TEKS HALAMAN =>
Kamis 21 Apr 2016 16:08 WIB

Citra Arab dalam Naskah Klasik Jawa

Red: operator

Ditilik dari kandungannya, beberapa sastra Jawa anonim seperti Serat Darmagandul dan Suluk Ga tholoco nampak berupaya menciptakan segregasi (pemisahan) antara Arab dan Jawa. Istilah Arab disini selalu dihubungan dengan Islam, seolah-olah kedua entitas ini benarbenar sama identik, serupa atau sebangun. Isu yang diusung selalu berujung bahwa Islam merupakan produk budaya Arab yang memiliki anasir negatif sehingga perlu dienyahkan dari tata kehidupan masyarakat Jawa. Wacana provokatif yang diserukan sejak sekitar akhir abad 19 ini terdengar terus bergaung hingga sekarang.

Belakangan, reputasi Arab bagi sebagian masyarakat Indonesia diserukan agak negatif juga. Negeri Timur Tengah ini sering diidentifikasi sebagai pemilik wujud kebudayaan yang kaku, ekstrim, arogan, "jumud", dan sejumlah atribut buruk lainnya. Tidak jarang bahasan lawas semacam karya sastra anonim di atas direproduksi ulang untuk menegaskan wacana seputar hal itu.

Lebih mengherankan lagi, ada tokoh yang menyebutkan bahwa Islam di Indonesia berbeda dengan Islam Arab. Menurutnya, Islam yang ada di Nusantara ini lebih toleran, beradab, dan berbudaya. Konsep Islam berbasis lokalitas ini tidak menghapus budaya, tidak memusuhi tradisi atau menghilangkan kultur. Seolah-olah nilainilai semacam ini tidak termaktub dalam konsep Islam itu sendiri, sehingga bangsa muslim lainnya tidak bisa mewarisi ciri khas yang sama.

YANG DIKERJAKAN =>
A - Jawab pertanyaan berikut berdasarkan artikel tentang citra Arab dalam naskah klasik Jawa.
(i) Sejak kapan wacana provokatif yang memisahkan Arab dan Jawa diserukan?
(ii) Atribut apa saja yang disebut sering dilekatkan pada wujud kebudayaan Arab?
(iii) Menurut tokoh yang dikutip, Islam di Nusantara lebih bersifat apa?
B - Sambung artikel tentang citra Arab dalam naskah klasik Jawa, dimulai tepat sesudah kalimat terakhirnya.

DATA YANG DIBERIKAN =>
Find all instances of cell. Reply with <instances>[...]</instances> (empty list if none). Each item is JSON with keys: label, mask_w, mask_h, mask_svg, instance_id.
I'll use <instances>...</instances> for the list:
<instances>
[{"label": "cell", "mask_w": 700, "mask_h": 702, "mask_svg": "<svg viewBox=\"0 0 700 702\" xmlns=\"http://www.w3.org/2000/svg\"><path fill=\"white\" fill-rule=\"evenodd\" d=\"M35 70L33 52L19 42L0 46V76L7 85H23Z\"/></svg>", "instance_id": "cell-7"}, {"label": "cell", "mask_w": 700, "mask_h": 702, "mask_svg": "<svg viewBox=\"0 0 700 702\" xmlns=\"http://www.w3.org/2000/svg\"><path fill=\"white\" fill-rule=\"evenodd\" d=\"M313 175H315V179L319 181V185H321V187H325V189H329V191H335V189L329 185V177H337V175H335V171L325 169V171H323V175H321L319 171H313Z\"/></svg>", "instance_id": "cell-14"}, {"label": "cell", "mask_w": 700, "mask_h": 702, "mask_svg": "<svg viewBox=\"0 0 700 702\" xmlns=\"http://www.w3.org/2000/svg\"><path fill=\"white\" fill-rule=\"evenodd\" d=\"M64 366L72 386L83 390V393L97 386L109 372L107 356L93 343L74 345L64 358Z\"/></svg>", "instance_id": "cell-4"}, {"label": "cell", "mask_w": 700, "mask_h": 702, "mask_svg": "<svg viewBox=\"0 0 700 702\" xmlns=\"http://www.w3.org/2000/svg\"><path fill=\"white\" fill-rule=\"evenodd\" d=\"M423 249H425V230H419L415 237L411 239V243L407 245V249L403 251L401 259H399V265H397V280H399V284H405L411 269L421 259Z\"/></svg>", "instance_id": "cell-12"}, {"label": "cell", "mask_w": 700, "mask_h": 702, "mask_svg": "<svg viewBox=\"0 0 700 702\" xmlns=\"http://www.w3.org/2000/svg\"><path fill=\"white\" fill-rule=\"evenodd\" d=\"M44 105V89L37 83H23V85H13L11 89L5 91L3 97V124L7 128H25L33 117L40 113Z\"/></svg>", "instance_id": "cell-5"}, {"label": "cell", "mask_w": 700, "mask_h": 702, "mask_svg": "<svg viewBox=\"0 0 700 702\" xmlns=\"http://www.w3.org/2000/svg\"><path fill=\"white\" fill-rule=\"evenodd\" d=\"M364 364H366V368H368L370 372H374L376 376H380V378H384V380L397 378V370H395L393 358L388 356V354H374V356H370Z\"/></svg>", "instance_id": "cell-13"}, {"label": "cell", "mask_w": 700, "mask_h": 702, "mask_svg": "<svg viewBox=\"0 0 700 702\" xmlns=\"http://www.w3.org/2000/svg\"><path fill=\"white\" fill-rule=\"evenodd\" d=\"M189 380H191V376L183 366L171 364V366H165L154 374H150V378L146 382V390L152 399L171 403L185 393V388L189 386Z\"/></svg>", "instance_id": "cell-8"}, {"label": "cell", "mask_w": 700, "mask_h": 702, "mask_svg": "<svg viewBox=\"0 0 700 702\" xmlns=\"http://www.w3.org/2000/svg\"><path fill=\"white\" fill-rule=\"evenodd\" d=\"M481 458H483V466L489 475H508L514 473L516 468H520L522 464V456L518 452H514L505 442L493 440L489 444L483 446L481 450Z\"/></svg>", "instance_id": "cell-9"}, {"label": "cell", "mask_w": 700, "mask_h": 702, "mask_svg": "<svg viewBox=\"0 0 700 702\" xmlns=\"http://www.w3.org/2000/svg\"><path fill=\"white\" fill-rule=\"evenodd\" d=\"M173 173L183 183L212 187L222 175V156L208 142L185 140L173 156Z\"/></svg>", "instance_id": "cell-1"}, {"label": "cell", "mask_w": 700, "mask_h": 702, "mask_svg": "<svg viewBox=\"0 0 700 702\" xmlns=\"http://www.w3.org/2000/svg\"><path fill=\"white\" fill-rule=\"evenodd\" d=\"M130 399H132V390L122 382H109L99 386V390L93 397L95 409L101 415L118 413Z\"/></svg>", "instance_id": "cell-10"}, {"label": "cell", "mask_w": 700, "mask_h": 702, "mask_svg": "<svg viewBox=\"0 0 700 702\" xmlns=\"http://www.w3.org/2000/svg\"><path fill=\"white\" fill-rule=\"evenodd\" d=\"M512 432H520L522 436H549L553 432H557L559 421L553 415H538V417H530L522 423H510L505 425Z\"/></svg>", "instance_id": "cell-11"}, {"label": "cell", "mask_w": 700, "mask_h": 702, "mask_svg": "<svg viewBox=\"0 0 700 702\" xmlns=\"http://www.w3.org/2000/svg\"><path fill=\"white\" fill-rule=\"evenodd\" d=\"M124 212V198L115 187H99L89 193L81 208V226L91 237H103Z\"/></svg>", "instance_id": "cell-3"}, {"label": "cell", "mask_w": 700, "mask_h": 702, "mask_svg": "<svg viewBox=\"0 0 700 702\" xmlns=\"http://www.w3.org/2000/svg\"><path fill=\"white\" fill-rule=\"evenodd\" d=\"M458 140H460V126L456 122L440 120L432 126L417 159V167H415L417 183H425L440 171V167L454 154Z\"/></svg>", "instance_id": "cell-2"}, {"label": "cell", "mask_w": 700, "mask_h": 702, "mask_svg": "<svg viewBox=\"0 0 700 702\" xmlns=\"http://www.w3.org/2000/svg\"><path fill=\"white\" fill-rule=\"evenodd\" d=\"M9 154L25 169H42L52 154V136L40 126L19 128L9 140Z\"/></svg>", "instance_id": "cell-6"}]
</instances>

JAWABAN TUGAS =>
A -
(i) Sejak sekitar akhir abad 19.
(ii) Kaku, ekstrim, arogan, dan "jumud".
(iii) Lebih toleran, beradab, dan berbudaya.

B -
Fenomena munculnya ide Islam berbasis lokalitas semacam ini seperti hendak mengingatkan umat terhadap prediksi ulama pemikir asal India, Syed Abul Hasan Ali An-Nadwi. Dalam ceramah-ceramahnya sejak tahun 1977 di Eropa dan Amerika ia menyebut, seiring menguatnya dominasi peradaban Barat ke dunia Timur akan muncul ide Islam berbasis lokalitas seperti Islam India, Islam Pakistan, Islam Eropa, Islam Iran, dan lain sebagainya. (Lihat: Abul Ha san Ali An-Nadwi, Pesan Islam, terjemahan, Bandung: Angkasa, 1995). Lantas bagaimana citra Arab itu sendiri di kalangan masyarakat Jawa? Kajian ini secara khusus akan berupaya membahas citra Arab dalam sejumlah naskah yang berasal dari lingkungan Kraton Jawa. 

 

"Puser bumi" dan "Menak"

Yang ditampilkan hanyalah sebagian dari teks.